Bedir Savaşı Sonrası Genimetler Hakkında İnen Ayetler

Ganîmetler hakkındaki İslâmî kâide henüz bildirilmediği için, Bedir’de alınan ganîmetlerin paylaşımı husûsunda ihtilâf çıktı. Ayrıca Bedir’de kardeşi şehîd olan Sa’d bin Ebî Vakkâs da, katlettiği Saîd bin Âs’ın kılıcını alarak Rasûlullâh -sallâllâhu aleyhi ve sellem-’e geldi ve bunun kendisine verilmesini istedi. İşte bu hâdise ve talepler üzerine daha Bedir’den ayrılmadan ve ganîmetler paylaştırılmadan Enfâl Sûresi’nin ilk âyeti nâzil oldu:

يَسْـَٔلُونَكَ عَنِ الْاَنْفَالِ قُلِ الْاَنْفَالُ لِلّٰهِ وَالرَّسُولِ فَاتَّقُوا اللّٰهَ وَاَصْلِحُوا ذَاتَ بَيْنِكُمْ وَاَط۪يعُوا اللّٰهَ وَرَسُولَهُۤ اِنْ كُنْتُمْ مُؤْمِن۪ينَ

“Sana ganîmetlerden soruyorlar. De ki: Ganîmetler Allâh’a ve Rasûlü’ne âittir. Onun için siz gerçekten mü’minlerseniz Allâh’tan korkun da birbirinizle aranızı düzeltin, Allâh’a ve Rasûlü’ne itaat edin!” (el-Enfâl, 1)

Hazret-i Peygamber -sallâllâhu aleyhi ve sellem- bu ganîmetleri Medîne’ye yakın bir yerde savaşa katılan mücâhidlere eşit olarak ve yerli yerince taksîm etti.

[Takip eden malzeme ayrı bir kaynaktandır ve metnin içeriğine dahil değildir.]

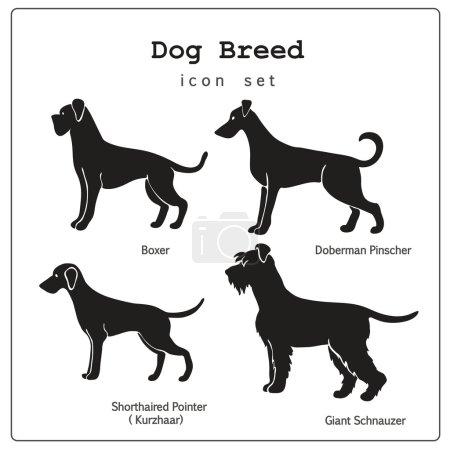 Set of four dog breeds  icons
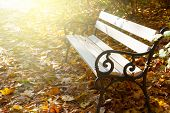 foto of bench  - empty white bench in sunny autumn park with - JPG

Daha sonra savaş ganîmetleriyle ilgili tafsîlâtlı hükümler ihtivâ eden aynı sûrenin 41. âyeti nâzil oldu:

وَاعْلَمُوۤا اَنَّمَا غَنِمْتُمْ مِنْ شَيْءٍ فَاَنَّ لِلّٰهِ خُمُسَهُ وَلِلرَّسُولِ وَلِذِي الْقُرْبٰى وَالْيَتَامٰى وَالْمَسَاك۪ينِ وَابْنِ السَّب۪يلِ اِنْ كُنْتُمْ اٰمَنْتُمْ بِاللّٰهِ وَمَاۤ اَنْزَلْنَا عَلٰى عَبْدِنَا يَوْمَ الْفُرْقَانِ يَوْمَ الْتَقَى الْجَمْعَانِ وَاللّٰهُ عَلٰى كُلِّ شَيْءٍ قَد۪يرٌ

“Şunu da biliniz ki, ganîmet olarak aldığınız herhangi bir şeyden beşte biri mutlakâ Allâh içindir. O da Peygamber’e ve O’na yakınlığı olanlara, yetimlere, miskinlere ve yolda kalmışlara âittir. Eğer siz Allâh’a inanmışsanız ve hak ile bâtılı ayıran o gün, iki ordunun karşılaştığı o (Bedir) günü kulumuza indirdiğimiz âyetlere îmân etmişseniz, bunu böyle biliniz. Ve biliniz ki Allâh, her şeye kâdirdir.” (el-Enfâl, 41)

Bu âyete göre ganîmetlerin beşte biri Allâh’a, Rasûlü’ne, O’nun akrabâsına, yetimlere, yoksullara ve yolda kalmışlara âittir.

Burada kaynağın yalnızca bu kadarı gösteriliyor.